With respect to the question of increasing the existing preferences or of adding new preferences, the Government of Peru would agree to consult in advance with the Government of the United States before taking any action thereon. The Government of the United States would consider the proposed action carefully and sympathetically in the light of the contractual formula described above and of the probable effects of the proposed action on United States exports to Peru of the product or products concerned. If, after consultation, the Government of the United States should object to the proposed action, the Government of Peru would, nevertheless, be free to take the action proposed. However, if such action were taken, the Government of the United States would be free to suspend or terminate the agreement in whole or in part on thirty days’ written notice.

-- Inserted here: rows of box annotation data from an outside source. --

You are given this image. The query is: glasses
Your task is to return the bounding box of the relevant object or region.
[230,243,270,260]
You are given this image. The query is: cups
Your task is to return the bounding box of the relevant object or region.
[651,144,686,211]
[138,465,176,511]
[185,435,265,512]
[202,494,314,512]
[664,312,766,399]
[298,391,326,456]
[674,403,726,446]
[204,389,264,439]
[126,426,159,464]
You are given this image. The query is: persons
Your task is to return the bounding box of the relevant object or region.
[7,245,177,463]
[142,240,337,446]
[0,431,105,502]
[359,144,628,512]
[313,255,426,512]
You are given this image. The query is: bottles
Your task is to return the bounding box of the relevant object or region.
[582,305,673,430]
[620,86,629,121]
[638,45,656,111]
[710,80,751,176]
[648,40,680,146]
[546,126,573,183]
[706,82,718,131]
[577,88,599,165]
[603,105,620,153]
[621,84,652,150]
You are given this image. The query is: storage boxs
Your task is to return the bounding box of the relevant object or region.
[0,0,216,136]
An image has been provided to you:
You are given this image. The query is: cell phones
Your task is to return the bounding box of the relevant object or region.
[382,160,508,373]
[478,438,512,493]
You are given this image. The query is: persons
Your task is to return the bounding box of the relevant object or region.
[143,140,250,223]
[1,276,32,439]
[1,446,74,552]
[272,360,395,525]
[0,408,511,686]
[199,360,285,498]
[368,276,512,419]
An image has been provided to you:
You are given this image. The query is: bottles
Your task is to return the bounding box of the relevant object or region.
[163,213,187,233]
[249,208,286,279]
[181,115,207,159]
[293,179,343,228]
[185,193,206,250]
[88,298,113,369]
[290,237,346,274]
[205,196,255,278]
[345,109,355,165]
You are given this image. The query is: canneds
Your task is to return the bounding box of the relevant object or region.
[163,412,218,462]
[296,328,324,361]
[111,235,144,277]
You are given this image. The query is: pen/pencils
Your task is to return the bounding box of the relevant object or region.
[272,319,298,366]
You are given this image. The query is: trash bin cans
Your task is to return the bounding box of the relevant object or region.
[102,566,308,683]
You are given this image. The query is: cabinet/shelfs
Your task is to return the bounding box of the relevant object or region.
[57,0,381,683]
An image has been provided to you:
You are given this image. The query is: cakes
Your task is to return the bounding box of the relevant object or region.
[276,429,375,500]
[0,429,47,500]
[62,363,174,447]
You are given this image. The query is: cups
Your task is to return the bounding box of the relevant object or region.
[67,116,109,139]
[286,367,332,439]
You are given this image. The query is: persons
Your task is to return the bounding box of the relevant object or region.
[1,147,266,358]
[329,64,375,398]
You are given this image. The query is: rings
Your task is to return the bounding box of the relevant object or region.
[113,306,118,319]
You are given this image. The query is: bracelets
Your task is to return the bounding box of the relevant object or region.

It would be appreciated if the Government of Peru would indicate whether it agrees with the proposals set forth above.

  1. Handed to the Commercial Counselor of the Peruvian Embassy on June 5.
  2. Not printed.
  3. Approved June 12, 1934; 48 Stat. 943.
  4. Approved September 1, 1937; 50 Stat. 903.
  5. Not printed.
  6. Department of State Conference Series No. 19: Report of the Delegates of the United States of America to the Seventh International Conference of American States, Montevideo, Uruguay, December 3–26, 1933 (Washington, Government Printing Office, 1934), p. 275.